Why IPTO for research data sharing

  • Access control: Restricted visibility ensures datasets are discoverable only by authorized collaborators. Scoped API keys enforce dataset-level allow lists.
  • Compliance: Append-only audit events record every upload, search, retrieval, and download with timestamps and principal identifiers. This supports IRB compliance, data use agreements, and institutional review requirements.
  • Reproducibility: Immutable objects with SHA-256 checksums and blob deduplication ensure that collaborators access the exact same data version.

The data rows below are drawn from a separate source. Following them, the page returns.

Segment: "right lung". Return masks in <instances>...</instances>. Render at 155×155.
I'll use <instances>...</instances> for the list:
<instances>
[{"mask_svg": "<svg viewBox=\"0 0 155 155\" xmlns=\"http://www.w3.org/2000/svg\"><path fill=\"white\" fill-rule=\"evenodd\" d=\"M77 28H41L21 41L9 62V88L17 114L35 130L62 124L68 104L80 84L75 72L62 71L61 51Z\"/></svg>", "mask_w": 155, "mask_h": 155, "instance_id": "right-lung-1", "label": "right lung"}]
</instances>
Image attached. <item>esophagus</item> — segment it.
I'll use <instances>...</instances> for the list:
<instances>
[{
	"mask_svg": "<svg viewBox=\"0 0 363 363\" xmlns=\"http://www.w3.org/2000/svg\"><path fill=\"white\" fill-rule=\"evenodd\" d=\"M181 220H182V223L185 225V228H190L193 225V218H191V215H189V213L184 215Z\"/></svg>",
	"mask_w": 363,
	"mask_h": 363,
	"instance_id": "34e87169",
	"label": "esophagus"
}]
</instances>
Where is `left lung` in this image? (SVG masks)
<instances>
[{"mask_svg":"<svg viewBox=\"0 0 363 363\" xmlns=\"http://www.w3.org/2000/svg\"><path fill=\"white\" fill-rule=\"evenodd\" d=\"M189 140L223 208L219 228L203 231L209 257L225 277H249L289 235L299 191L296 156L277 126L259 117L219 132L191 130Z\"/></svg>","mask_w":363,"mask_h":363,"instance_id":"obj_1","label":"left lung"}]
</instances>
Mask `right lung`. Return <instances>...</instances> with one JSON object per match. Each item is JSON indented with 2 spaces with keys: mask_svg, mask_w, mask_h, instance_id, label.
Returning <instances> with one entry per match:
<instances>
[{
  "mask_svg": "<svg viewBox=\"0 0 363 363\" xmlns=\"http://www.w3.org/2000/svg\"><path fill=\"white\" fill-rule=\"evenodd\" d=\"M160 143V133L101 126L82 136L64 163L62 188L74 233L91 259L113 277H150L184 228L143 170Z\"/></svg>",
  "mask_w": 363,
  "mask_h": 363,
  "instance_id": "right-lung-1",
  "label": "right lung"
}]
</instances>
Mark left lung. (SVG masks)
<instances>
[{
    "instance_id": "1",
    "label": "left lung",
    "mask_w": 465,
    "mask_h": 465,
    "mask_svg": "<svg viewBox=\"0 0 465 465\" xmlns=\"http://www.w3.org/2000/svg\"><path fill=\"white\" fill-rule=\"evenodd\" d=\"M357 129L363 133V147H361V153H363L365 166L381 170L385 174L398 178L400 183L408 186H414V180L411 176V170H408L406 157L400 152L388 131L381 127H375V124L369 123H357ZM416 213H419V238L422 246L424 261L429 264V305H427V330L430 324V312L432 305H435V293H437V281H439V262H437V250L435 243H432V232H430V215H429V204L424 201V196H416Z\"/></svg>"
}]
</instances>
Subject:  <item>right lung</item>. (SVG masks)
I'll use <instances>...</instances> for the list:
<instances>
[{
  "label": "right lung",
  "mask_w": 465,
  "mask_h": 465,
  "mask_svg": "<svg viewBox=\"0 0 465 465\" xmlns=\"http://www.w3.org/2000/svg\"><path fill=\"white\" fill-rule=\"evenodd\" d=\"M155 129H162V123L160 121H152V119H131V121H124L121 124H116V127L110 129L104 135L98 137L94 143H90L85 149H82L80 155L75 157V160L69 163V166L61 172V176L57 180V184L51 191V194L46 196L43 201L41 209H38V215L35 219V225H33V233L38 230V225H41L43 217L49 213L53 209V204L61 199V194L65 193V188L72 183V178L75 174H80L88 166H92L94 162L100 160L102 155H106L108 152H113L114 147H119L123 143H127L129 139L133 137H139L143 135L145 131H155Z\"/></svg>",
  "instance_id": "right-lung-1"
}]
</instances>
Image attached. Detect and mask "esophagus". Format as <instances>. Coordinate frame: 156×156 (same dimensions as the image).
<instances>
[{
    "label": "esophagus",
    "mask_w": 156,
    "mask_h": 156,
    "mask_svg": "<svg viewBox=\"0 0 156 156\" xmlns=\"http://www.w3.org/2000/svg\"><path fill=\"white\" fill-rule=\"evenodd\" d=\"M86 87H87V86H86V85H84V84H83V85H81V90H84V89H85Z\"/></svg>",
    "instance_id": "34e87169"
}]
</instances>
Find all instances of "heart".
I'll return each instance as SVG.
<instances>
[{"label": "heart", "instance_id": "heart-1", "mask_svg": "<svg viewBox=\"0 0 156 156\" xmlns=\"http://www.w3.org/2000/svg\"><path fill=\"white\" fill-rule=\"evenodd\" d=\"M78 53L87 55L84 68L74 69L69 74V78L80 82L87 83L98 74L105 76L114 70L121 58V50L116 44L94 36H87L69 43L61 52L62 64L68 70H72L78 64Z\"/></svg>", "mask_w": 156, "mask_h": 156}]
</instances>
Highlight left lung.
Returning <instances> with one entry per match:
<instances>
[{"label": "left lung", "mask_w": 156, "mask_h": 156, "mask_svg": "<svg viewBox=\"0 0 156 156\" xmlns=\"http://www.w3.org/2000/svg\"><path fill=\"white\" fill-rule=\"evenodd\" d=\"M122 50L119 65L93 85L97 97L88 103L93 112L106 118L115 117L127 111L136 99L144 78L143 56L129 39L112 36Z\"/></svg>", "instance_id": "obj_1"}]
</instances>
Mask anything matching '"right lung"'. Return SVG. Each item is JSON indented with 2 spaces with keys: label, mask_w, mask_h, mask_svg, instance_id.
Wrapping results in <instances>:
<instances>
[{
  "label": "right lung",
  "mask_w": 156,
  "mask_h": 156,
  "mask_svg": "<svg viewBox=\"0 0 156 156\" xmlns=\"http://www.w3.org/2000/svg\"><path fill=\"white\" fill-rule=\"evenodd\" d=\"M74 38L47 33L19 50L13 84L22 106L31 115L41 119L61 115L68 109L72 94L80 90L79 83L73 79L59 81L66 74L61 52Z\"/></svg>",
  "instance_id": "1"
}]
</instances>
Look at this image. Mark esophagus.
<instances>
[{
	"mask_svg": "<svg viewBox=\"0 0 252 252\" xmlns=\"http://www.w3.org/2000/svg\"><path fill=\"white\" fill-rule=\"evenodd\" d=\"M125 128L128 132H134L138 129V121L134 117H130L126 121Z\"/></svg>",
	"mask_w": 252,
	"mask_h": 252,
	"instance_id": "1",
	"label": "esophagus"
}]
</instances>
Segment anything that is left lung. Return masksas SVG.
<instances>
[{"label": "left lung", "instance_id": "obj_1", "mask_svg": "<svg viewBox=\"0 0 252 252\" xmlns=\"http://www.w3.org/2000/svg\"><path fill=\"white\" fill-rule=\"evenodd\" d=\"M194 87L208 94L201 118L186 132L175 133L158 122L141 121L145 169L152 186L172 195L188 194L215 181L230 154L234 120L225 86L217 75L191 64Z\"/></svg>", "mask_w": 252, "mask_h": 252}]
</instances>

Citation locators provide page-level and chunk-level references.
  • Staged review: The review workflow prevents unvetted data from becoming searchable, supporting quality control and data governance policies.
  • Revocable access: Individual API keys can be revoked at any time without affecting other collaborators, making it easy to manage access as team membership changes.
  • Cross-institutional sharing: Tenant-scoped isolation means multiple institutions can participate without infrastructure overlap. Each collaborator authenticates with their own API key against a shared dataset.